The Secretary of State weighed into the argument in June with instructions for more local level discussions and better data to be kept on DTOCs, emergency hospital admissions, readmissions, and length of stays. These numbers are to be displayed on – wait for it – a ‘performance dashboard’. I don’t of course have an issue with making more information available; policy certainly needs to be evidence-based. But why ‘dashboard’? A dashboard is what you glance at in a moving vehicle, not the source of calm consideration associated with figures on a computer screen or a printed spreadsheet.

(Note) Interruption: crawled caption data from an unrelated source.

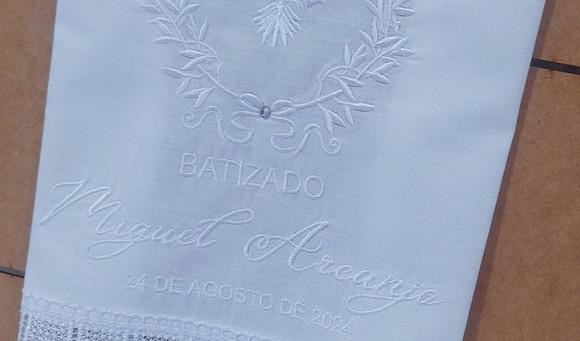 Toalha Batizado Espírito Santo + Vela Batizado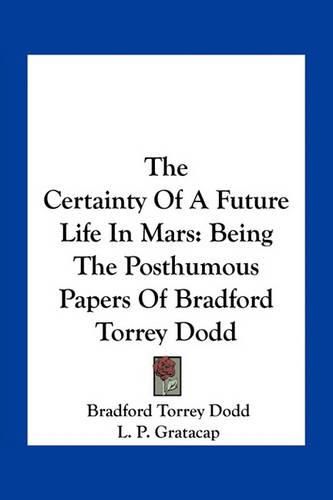 Cover image for The Certainty Of A Future Life In Mars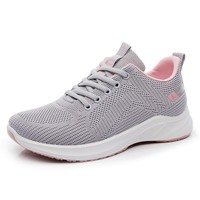 Chaussures de sport décontractées pour femmes, à lacets, respirantes, en maille, à talon bas, idéales pour l'été – Nouveauté à recommander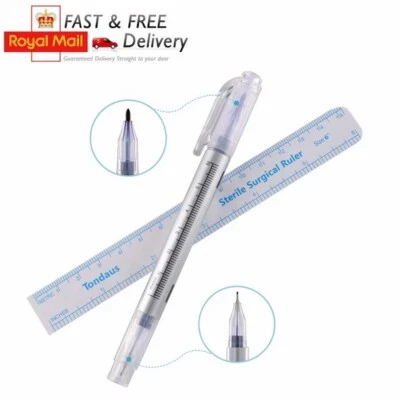 TONDAUS Microblading Marker Ruler Set Sterile Surgical Pack Measuring Guide Double Ended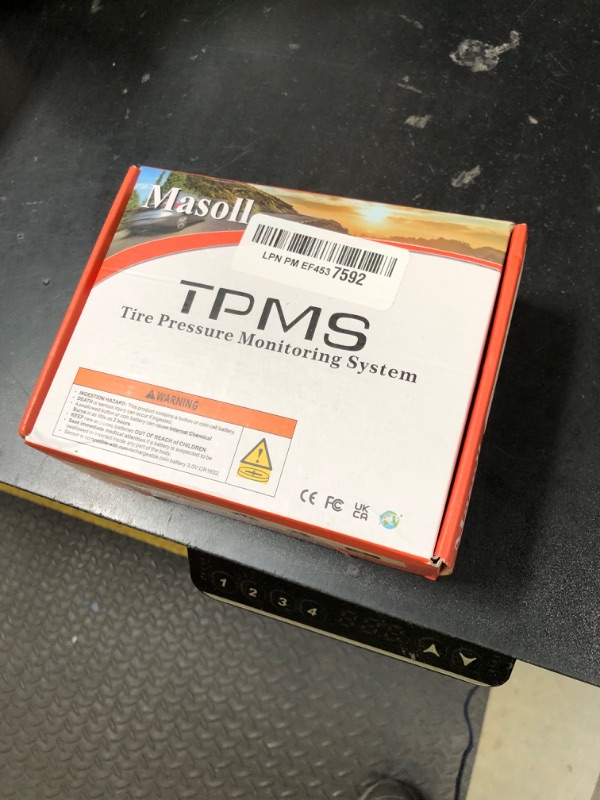 Photo 1 of Masoll Tire Pressure Monitoring System, RV/Trailler TPMS with Solar Charging & Auto Calibration, M13 LCD Display tpms 4 sensors (0-87PSI)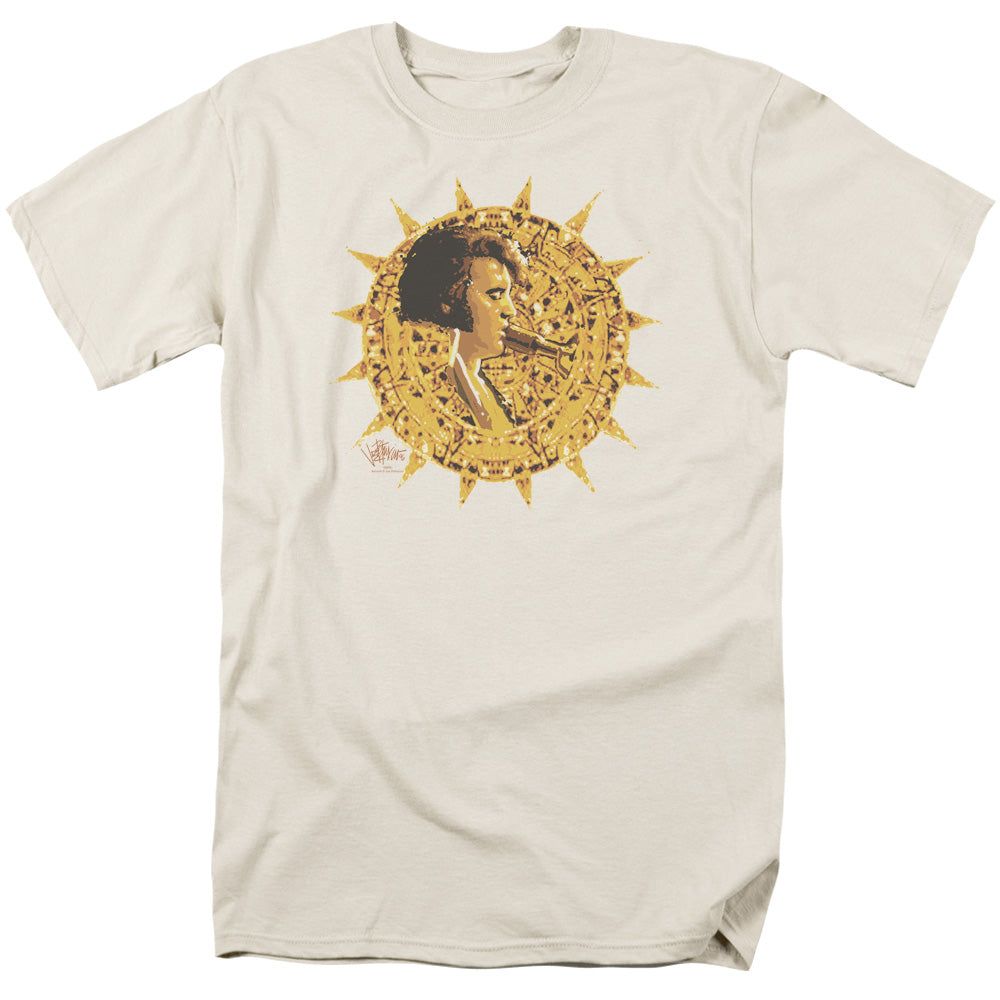 Elvis Presley Sundial Mens T Shirt Cream Retro Pop Classics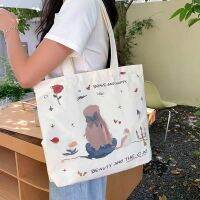 【Hot Sale】 Canvas bag female all-match ins style lightweight high-value Mori literature and art fan large-capacity school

Is the image the DoH wants to project that of a speeding car, with various would-be drivers struggling for control, considerable uncertainty about the direction of travel, and the minister occasionally offering advice from the back seat? I think not. Meanwhile, as health and social care chiefs wrangle over priorities, care home and homecare managers wait for their clients, and worst of all older vulnerable people wait for services. DTOCs matter, however you say it.

  • The CT Blog is written in a personal capacity – comments and opinions expressed are not necessarily endorsed or supported by Caring Times.




2 responses to “The DTOCs dashboard dilemma”

  1. John Burton says:

    Acronyms and jargon, and the specialisation that goes with them, are signs that a problem is being dealt with in isolation from the whole system. They take power from ordinary people and, after the first few months of enthusiastic PR, they make matters worse. The top-down response to their failure is not to get rid of them, but to throw more money at them, give them more power and create an even worse problem. The recent introduction of dashboards (all over the place) is apt in referring to a technocratic approach to monitoring the performance of more and more sophisticated internal combustion vehicles that, in meeting individual aspirations for getting from A to B or showing off, have created huge problems for our world. “Delayed transfers of care” should remain in full – no acronym, no dashboard, no pretence that this is not merely a symptom of a much bigger problem – but it won’t!

  2. Worth noting that the Nuffield Trust have calculated that 2/3 of DTOCs are down to issues within hospitals – nothing to do with social care. Focusing wholly on social care is the equivalent of displacement activity.